In the overview of the department's archaeology research, what year did the Baylor-Barnhill Archaeological Project begin?

TEXT SHOWN –
..........
Our department has a long history of research in archaeology. For example, Dr. Joe Ferraro directs the Chalbi Basin Paleoanthropological Project that aims at investigating the Pliocene though Holocene-aged sediments to the immediate southeast of Lake Turkana, Kenya. The Marsabit Road localities (c. 2.0 mya) contain multiple bone beds filled with the fossilized remains of grassland taxa (antelopes, zebra, camel, etc.). The nearby Farre localities (c. Middle Pleistocene) contain an extensive in situ record of Middle Stone Age lithic and faunal archaeological materials.
The Vertebrate Osteology and Zooarchaeology Lab is engaged in a range of experimental bone damage studies. These include an ethnoarchaeological study of stone tool butchery practices (n=~100 goat limbs), as well as studies of limb dismemberment using metal saw blades. Results help inform both zooarchaeological and forensic analyses of bone damage.
Part of Dr. Katie Binetti's work on taxonomic identification of zooarchaeological specimens happens at East African sites ranging in age from the Pleistocene through the Holocene. Beyond field and lab work on fossil faunas, she also utilizes paleocommunity analytical methods to characterize the types of paleoenvironments represented by the archaeofaunas from the sites.
Archaeological research conducted by Dr. Julie Hoggarth is focused on understanding the impact of climate change on the collapse of the Classic Maya civilization. The Terminal Classic period was a period of societal instability, with the disintegration of political systems, shifts in long distance exchange, and severe multi-decadal drought that likely impacted agricultural production. Dr. Hoggarth’s field research is focused in western Belize, building high-precision radiocarbon chronologies to document the timing of cultural and environmental change at the end of the Classic period (AD 750-1000).
Ms. Carol Macaulay-Jameson has been conducting Baylor’s Texas archaeology field school since 2006. The Baylor-Barnhill Archaeological Project (B-BAP) began in 2011 when the Texas Historical Commission asked her to head up a summer field school program to investigate the recorded archaeological sites on the Barnhill Ranch in Coryell County. Since the majority of prehistoric sites in central Texas are open campsites, which have been altered by natural processes and by modern human activities, B-BAP has concentrated upon two well-stratified rockshelters. Five field seasons have focused on Rockshelter #3, occupied by hunters and gatherers during the Late Prehistoric Period. Six distinct living surfaces have been identified, based upon the stratigraphy, diagnostic artifacts and radiocarbon dates. Differences between the earlier Austin Phase and the later Toyah Phase occupations have been observed, suggesting new adaptive strategies occurring during the Toyah Phase.
..........
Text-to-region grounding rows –

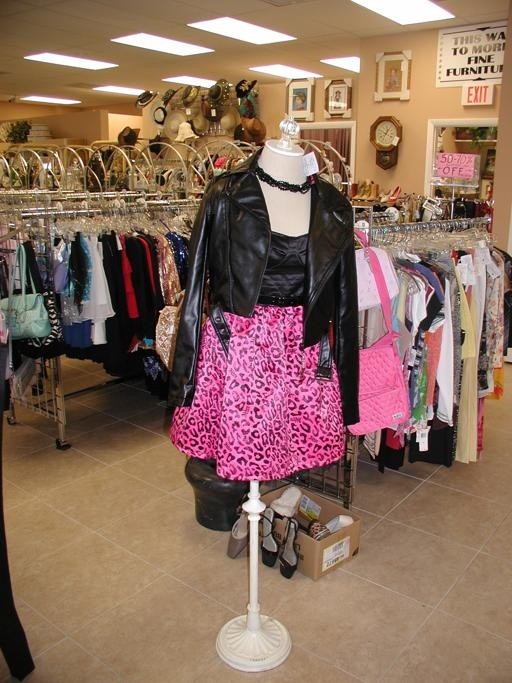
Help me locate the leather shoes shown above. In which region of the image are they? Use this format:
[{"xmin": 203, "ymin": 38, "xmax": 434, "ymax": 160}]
[
  {"xmin": 352, "ymin": 179, "xmax": 401, "ymax": 202},
  {"xmin": 228, "ymin": 486, "xmax": 354, "ymax": 579}
]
..........
EXPECTED ANSWER – 2011